5. The method of claim 4, wherein the cognitive-load variable depends on at least one previous dialogue-turn variable.

6. The method of claim 5, wherein the previous dialogue-turn variable includes at least one of any of the previous dialogue-turn variables selected from the group consisting of previous cognitive-load variable, previous user-goal variable, and previous machine-dialogue-action variable.

7. The method of claim 1, wherein the user expression is selected from the group consisting of a verbal expression, a head motion, a facial expression, a hand gesture, and an application of pressure to a steering wheel wherein the pressure exceeds a threshold pressure.

8. The method of claim 1, wherein the dialogue system includes a multi-modal dialogue system.

9. The method of claim 1, wherein the dialogue system receives input from at least one data capture device non-related to the dialogue system.

10. The method of claim 1, further comprising selecting a system-dialogue act at least partially based on goal probabilities determined by the user model.

11. A dialogue system for estimating cognitive-load of a user interacting with the system, the system comprising:

a processor configured to:

recognize an expression of cognitive-load in a user expression captured by the dialogue system; and

use a user model to estimate a level of the cognitive-load experienced by the user at least partially based on the expression of cognitive-load.

12. The system of claim 11, wherein the user model includes a dynamic Bayesian network.

13. The system of claim 12, wherein the expression of cognitive-load is selected from the group consisting of a verbal disfluency, a statement indicative of cognitive-load, and a verbal disfluency combined with a statement indicative of cognitive-load.

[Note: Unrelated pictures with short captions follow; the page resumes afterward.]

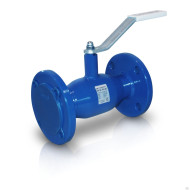 Шаровой кран стандартнопроходной Temper PN-40 DN-15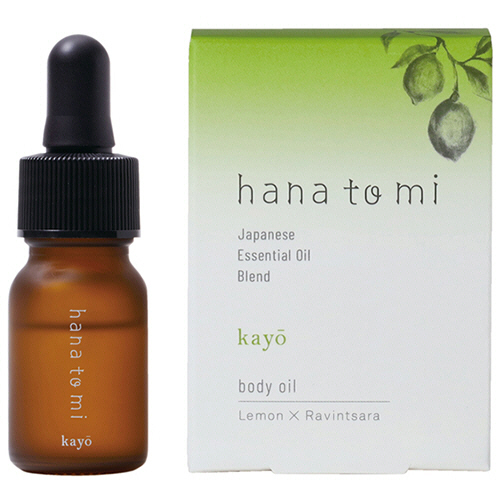 hana to mi ﾎﾞﾃﾞｨｵｲﾙ kayo 10mL 1個画像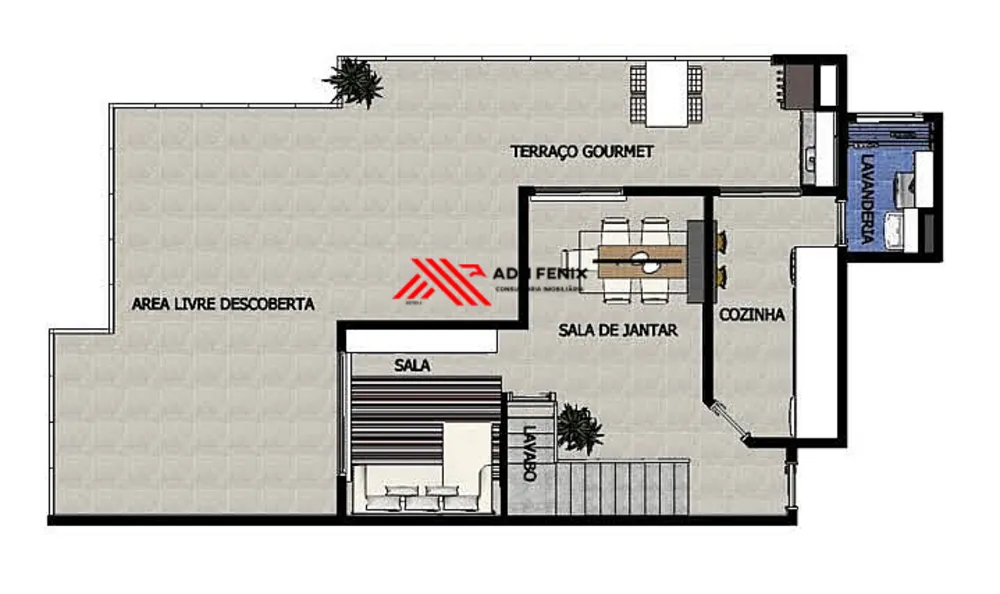 Apartamento, 3 quartos, 163 m² - Foto 6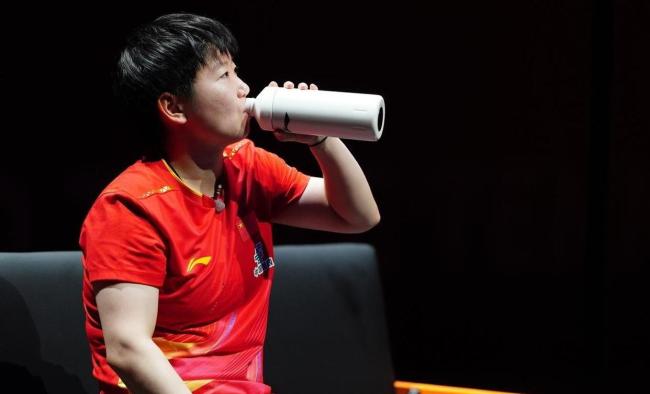 乒乓球亚洲杯王楚钦复出首秀 伤愈归来再战赛场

14. The system of claim 12, wherein the dynamic Bayesian network includes an observed user-dialogue-act variable depending directly or indirectly on a cognitive-load variable.

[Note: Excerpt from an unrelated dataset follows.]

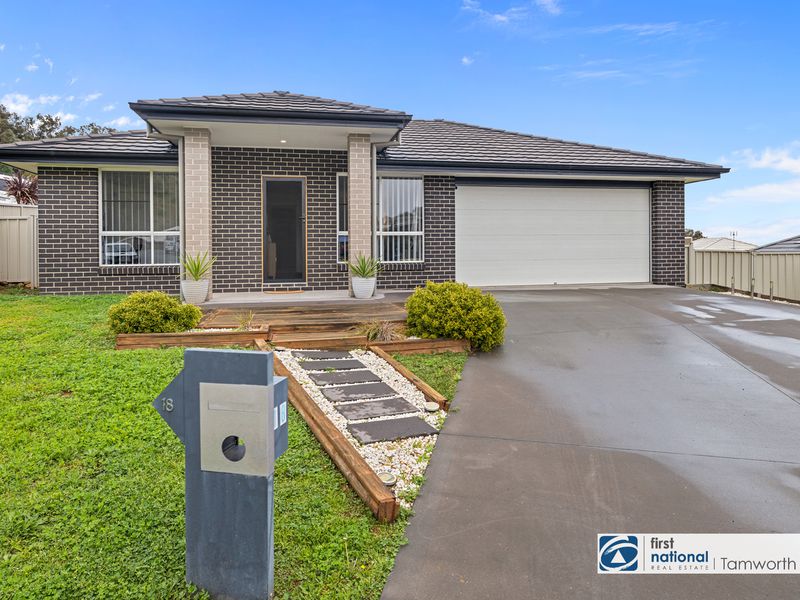 18 Scarborough Close, Tamworth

15. The system of claim 14, wherein the cognitive-load variable depends on at least one previous dialogue-turn variable.

16. The system of claim 15, wherein the previous dialogue-turn variable is selected from the group consisting of previous cognitive-load variable, previous user-goal variable, and previous machine-dialogue-act variable.

17. The system of claim 11, wherein the dialogue system includes a multi-modal dialogue system.

18. The system of claim 10, wherein the dialogue system receives input from at least one data capture device non-related to the dialogue system.

19. A non-transitory computer-readable medium having stored thereon instructions for estimating cognitive-load of a user interacting with a dialogue system which when executed by a processor causes the processor to perform a method comprising:

recognizing an expression of cognitive-load in a user expression captured by a dialogue system; and

using a user model to estimate a level of the cognitive-load experienced by the user at least partially based on the expression of cognitive-load.

20. The non-transitory computer-readable medium of claim 19, wherein the user model includes a dynamic Bayesian network.